Decolonising Soviet Studies (DSS)


CEREES Collaborative Research Network


Decolonising Soviet Studies (DSS) is a cross-institutional initiative formed by Petr Budrin (QMUL), Pavel Stepanov (Cambridge), and Ksenia Butuzova (Oxford). DSS organises interdisciplinary workshops, lectures, and events exploring how imperialism manifested itself in culture, ideology, and language in the Soviet Union. We invite established scholars and early career researchers from a variety of disciplines and regions of the former Soviet Union who are working to decolonise their national histories, identities, and cultures. We believe that this interdisciplinary and cross-cultural perspective is essential for understanding the complexities of the early Soviet period and its ongoing influence on the present.

Organisers:

Petr Budrin (QMUL), Ksenia Butuzova (University of Oxford), Pavel Stepanov (University of Cambridge).

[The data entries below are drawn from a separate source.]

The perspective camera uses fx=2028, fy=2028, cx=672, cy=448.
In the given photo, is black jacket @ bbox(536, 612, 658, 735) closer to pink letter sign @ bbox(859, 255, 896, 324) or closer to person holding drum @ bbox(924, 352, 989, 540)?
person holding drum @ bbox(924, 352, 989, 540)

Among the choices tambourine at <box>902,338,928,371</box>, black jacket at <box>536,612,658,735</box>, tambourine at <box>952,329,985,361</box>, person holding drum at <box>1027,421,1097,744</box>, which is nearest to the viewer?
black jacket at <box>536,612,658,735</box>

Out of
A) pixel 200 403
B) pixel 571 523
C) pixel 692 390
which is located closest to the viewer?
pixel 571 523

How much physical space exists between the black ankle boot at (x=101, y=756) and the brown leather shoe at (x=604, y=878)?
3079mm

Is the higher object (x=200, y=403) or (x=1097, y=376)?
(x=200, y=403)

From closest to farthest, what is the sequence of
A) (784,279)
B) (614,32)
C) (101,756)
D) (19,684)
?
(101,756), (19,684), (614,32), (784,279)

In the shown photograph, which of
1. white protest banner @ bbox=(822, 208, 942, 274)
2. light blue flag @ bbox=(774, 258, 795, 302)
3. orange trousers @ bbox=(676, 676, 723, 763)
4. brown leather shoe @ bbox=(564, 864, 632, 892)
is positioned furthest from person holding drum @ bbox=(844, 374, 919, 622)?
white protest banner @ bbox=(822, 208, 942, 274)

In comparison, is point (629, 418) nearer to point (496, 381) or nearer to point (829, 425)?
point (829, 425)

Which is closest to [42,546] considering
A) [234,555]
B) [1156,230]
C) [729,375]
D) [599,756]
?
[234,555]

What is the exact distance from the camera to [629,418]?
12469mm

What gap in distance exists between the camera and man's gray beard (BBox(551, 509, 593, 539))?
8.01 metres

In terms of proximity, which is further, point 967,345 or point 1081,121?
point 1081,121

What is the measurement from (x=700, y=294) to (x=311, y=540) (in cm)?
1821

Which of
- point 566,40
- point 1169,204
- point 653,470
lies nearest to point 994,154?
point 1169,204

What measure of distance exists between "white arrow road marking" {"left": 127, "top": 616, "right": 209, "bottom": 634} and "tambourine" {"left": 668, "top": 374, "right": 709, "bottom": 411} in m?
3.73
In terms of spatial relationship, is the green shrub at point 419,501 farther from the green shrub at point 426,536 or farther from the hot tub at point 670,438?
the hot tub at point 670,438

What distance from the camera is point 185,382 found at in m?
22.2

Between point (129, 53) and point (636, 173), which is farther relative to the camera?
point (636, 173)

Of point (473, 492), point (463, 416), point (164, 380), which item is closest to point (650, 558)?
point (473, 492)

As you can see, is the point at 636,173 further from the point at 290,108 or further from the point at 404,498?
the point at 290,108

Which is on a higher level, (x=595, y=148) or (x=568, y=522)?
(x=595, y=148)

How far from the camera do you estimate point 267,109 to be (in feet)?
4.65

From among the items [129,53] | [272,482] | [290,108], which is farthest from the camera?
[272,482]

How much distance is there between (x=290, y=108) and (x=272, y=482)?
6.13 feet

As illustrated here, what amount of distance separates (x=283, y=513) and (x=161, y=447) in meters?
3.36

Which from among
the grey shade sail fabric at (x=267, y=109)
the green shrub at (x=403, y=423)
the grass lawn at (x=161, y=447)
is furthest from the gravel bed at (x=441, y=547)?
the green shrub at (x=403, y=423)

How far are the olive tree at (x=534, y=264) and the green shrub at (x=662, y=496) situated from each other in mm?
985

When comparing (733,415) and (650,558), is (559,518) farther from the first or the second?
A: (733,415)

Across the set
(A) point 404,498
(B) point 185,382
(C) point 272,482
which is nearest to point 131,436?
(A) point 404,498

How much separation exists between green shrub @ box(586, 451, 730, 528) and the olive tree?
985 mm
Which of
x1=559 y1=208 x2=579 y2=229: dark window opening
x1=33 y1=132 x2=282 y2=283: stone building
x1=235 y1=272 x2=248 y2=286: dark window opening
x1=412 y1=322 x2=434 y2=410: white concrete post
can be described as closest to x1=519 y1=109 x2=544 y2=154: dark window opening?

Email: dss.research.network@gmail.com

Twitter: @dss_network

 


Events


DSS Second Lecture: Professor Yuliya Kozitskaya (Nazarbaev University)

Fri May 19 2023 at 05:00 pm to 08:00 pm

Yuliya Kozitskaya is an Assistant Professor at Nazarbayev University, School of Sciences and Humanities. She holds a Ph.D. in Philology and Linguistics from the Higher School of Economics (Moscow). Dr. Kozitskaya’s research interests include 20th-century literature, Soviet literary canon, Kazakh literature and theory of translation. In her dissertation, Dr. Kozitskaya studied the processes of formation of Kazakh Soviet literature in the 1930s, with the help of several case studies based on archival work, and analyzed the role that Moscow institutions, such as the Union of Soviet Writers and Soviet publishing houses, played in these processes. The research focused on the specifics of the status of the ‘Soviet national writer’ and showed the complexity of the relationship between Moscow as a center of the USSR and Kazakhstan. Now Dr. Kozitskaya is working on her first monograph about Kazakh literature of the 1930s.

The lecture will focus on English-language translations of Kazakh poetry texts and their publication in the English-language version of International Literature journal. The history of this journal is of particular interest because it used to be published in several languages and was the printed medium of the International Union of Revolutionary Writers . The original mission of the journal was to publish texts by left-wing writers. However, as time passed, the journal began to serve a different purpose, transmitting Soviet culture and ideology abroad. It thus became an original showcase of Soviet culture. Translations of the texts of Soviet Kazakh authors appeared in this journal in the late 1930s and 1940s. In her lecture, Yuliya will speak about the selection of Kazakh Soviet authors texts for publication in English, about who and how exactly translated them into English, and what goals these English-language translations pursued.

 


DSS Opening Lecture: Professor Nariman Skakov (Harvard University)

Soviet “Friendship of the Peoples” is the opening lecture of the Decolonising Soviet Studies Research Network

Wed, 8 Mar 2023 17:30 GMT

Nariman Skakov is an Associate Professor of Slavic Languages and Literature at Harvard University. His teaching and research interests lie primarily in 20th-century Russian/Soviet/Post-Soviet culture. More specifically, they include Early Soviet Avant-Garde, Modernism, Russian Formalism, Mikhail Bakhtin, Andrei Platonov, Soviet Orient, Moscow Conceptualism, Soviet and post-Soviet Cinema, and contemporary art.

He is currently working on a monograph titled Reorientalism: From Avant-Garde to National Form. Drawing upon extensive archival sources, it explores theoretical works, prose fiction, children’s books, film scripts, photo books, and documentary and feature films. The study attempts to bring into amplified visibility the new life of the Russian modernist tradition in the period which ostensibly repressed and decimated it.

Professor Skakov’s lecture is an opening event of Decolonising Soviet Studies (DSS) Research Network

‘Soviet “Friendship of the Peoples” as Management of Difference’

Paradoxically, the Stalinist vision of Soviet internationalism, articulated alongside the anti-cosmopolitan campaign of 1948–53, denied any form of external cultural influence in relation to Russian culture — the core of the Soviet state paradigm. It celebrated diversity while preserving essentialist “purity.” In a new post-1948 vision of the ethnic diversity of the Soviet state, the Russian national form prevailed, as it was conceived as a privileged form of particularity that had immediate access to the universal. This process resulted in the eventual homogenization of difference: other Soviet national forms, led by the Russian vanguard, aspired toward the eventual eradication of difference (and the emergence of universal proletarian culture). Instead of treating difference as difference, late Stalinist ideologues conceptualized difference as undergoing a gradual process of homogenization. Consequently, ethnic difference was rendered through the prism of ideological sameness. The paper traces the elevation of the “Russian national form” by examining multiple designs of the “Friendship of the Peoples” fountain, built in 1954 at the All-Union Agricultural Exhibition (later known as VDNKh).